Derivation parallels equations 10–14 in the DULNT paper and also in equations 17–26 in DDPM paper. Both papers leave out some details. DDPM does not explicitly show Jensen’s Inequality step , the DULNT paper shows that in equations 11–12. Neither paper explicitly shows some integrals computing to 1. The KL terms results from application of these tricks.

Equation 4 of DDPM :

q(x(t)|x0) = Π q(x(t)|x(t-1))

x(1)= sqrt(1-β(1)) x(0) + sqrt(β(1))ε(1) , ε(1) is N(0,I) sample

x(2) = sqrt(1-β(2)) [sqrt(1-β(1)) x(0) + sqrt(β(1))ε(1)]+ sqrt(β

(2))εt(2)

x(2) = sqrt((1-β(1)) (1-β(2))) x(0) + sqrt(1-β(2))sqrt(β(1))ε(1)+ sqrt(β(2))ε(2)

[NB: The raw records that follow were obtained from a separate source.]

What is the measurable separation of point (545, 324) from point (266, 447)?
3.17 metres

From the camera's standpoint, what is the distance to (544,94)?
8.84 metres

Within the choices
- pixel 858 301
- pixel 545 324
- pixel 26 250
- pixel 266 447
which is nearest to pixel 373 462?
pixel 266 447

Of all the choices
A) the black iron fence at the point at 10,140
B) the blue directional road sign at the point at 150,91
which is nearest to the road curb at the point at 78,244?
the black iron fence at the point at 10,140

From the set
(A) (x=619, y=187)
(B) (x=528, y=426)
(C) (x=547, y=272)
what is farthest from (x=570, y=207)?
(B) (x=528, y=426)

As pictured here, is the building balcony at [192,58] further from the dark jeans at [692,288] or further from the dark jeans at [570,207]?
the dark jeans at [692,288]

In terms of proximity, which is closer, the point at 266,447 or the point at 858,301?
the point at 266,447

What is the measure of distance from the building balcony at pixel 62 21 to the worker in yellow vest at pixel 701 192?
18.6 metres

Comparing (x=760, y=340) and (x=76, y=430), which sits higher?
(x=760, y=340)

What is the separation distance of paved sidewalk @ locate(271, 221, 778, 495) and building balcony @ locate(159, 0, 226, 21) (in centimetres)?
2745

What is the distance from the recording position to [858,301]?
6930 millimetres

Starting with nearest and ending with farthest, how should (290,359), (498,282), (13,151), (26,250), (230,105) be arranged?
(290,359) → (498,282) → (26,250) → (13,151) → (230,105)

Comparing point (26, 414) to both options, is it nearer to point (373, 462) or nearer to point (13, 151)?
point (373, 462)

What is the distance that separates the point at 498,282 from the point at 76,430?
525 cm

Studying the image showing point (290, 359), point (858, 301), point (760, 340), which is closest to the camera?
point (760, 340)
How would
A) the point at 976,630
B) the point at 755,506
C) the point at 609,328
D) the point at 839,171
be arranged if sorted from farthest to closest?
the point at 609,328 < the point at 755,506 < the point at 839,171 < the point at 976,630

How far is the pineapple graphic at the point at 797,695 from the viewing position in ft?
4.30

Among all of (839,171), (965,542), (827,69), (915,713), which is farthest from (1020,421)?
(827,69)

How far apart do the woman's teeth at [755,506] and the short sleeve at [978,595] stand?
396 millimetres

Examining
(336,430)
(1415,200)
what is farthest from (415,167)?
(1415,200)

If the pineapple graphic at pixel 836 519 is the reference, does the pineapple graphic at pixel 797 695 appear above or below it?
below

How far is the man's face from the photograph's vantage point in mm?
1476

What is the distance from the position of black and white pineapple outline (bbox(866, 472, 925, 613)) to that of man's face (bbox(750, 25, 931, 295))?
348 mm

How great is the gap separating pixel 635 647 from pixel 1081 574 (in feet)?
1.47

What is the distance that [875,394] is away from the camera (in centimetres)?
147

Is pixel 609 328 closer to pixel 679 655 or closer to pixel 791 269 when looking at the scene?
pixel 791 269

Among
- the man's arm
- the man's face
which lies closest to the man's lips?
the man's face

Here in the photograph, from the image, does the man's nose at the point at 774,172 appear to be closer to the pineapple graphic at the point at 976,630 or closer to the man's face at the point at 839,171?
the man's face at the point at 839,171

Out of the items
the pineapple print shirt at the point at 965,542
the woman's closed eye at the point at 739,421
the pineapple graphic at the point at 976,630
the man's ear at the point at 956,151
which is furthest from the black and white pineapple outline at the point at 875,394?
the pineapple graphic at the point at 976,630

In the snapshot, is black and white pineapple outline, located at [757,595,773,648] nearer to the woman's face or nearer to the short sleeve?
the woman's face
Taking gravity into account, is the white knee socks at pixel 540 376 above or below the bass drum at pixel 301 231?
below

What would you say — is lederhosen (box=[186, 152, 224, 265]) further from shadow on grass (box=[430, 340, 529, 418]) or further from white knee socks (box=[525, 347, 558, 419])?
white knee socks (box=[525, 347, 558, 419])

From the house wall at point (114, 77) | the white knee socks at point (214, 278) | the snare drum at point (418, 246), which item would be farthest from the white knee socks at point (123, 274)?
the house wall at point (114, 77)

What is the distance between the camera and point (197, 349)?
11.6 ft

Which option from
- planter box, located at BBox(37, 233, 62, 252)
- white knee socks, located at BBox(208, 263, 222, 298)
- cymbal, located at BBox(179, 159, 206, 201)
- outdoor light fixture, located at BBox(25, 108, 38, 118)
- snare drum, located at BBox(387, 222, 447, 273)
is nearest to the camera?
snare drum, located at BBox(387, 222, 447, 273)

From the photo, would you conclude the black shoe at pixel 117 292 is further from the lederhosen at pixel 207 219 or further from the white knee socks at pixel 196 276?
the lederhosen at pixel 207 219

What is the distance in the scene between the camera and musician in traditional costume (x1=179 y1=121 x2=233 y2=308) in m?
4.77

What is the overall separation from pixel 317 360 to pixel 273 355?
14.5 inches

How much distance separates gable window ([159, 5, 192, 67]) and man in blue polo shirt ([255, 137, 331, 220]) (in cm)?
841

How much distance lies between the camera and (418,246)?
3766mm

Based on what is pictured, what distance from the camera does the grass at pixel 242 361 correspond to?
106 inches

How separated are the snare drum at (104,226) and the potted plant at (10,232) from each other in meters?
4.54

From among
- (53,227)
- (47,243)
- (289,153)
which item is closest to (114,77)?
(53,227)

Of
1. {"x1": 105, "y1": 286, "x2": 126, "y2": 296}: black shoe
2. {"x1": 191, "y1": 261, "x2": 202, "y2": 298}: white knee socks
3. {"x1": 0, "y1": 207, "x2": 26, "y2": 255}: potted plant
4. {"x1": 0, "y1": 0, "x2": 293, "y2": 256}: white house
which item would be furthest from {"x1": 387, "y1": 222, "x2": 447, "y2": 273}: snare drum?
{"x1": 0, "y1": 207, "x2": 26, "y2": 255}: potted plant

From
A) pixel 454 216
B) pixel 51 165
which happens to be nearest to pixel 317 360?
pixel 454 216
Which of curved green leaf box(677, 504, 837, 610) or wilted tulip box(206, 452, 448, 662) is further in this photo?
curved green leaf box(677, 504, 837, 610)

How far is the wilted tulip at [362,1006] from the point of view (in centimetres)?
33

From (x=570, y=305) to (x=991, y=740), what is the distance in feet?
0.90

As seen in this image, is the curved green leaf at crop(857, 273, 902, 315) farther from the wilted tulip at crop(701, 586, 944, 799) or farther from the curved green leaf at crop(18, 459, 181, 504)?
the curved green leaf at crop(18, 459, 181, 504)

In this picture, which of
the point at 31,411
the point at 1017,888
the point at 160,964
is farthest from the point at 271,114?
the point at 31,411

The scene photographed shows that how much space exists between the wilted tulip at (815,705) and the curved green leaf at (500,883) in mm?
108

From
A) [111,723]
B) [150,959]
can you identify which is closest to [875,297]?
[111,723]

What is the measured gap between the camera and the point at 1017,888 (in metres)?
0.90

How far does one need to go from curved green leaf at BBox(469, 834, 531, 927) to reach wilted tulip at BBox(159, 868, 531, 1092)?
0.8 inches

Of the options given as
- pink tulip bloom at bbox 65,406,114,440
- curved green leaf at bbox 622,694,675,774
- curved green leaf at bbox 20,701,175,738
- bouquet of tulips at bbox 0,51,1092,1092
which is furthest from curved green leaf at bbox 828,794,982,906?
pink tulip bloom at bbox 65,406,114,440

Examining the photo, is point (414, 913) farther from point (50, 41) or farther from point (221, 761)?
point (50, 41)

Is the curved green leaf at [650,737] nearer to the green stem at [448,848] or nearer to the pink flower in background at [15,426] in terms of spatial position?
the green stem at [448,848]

invoking variance law of sum of Gaussian random variable on ε(2) and ε(2) (e.g. equal to sum of variances )

= sqrt((1-β(1)) (1-β(2))) x(0) + sqrt( (1-β(2)) β(1) +β(2))ε

= sqrt((1-β(1)) (1-β(2))) x(0) + sqrt(1- (1-β(2) (1-β(1)

… so on till t , gives the following

q(x(t)|x0)= N (x(t); sqrt(αbar(t))x0, (1-αbar(t))I)

where αbar(t)= (1-β(1)) (1-β(2)) … (1-β(t)) = Π(1-β(s))

Equation 8 of DDPM :

It is a straight forward application of KL divergence of 2 Gaussians. See KL Divergence in the Statistics Refresher below.

βt Schedule and Training:

There appears to be a number of reasons for choosing sqrt(1 — βt) to scale the mean. First is the closed form expression obtainable above. The second, is to gradually move the mean to 0. Setting to 0 removes any history of the original pixel value. However, diffusion models scales βt between 1e-4 and 2e-2 and diffuses for a fixed number of steps (e.g. 1000). Hence, the mean does not get scaled to 0 , but to a small number ( e.g. 6.4e-3 ). This scaling is also deterministic. The noise term that is added is random. As a result the noised image is random, but still likely a vestige of the original picture. The starting image, called x_start in the code, has values ranging between -1 and 1 for each element. The noise, which is a tensor of same shape as the image, varies between — ∞ and +∞ with a standard deviation of 1 before multiplication by the scaling term ( Equation 4 of DDPM )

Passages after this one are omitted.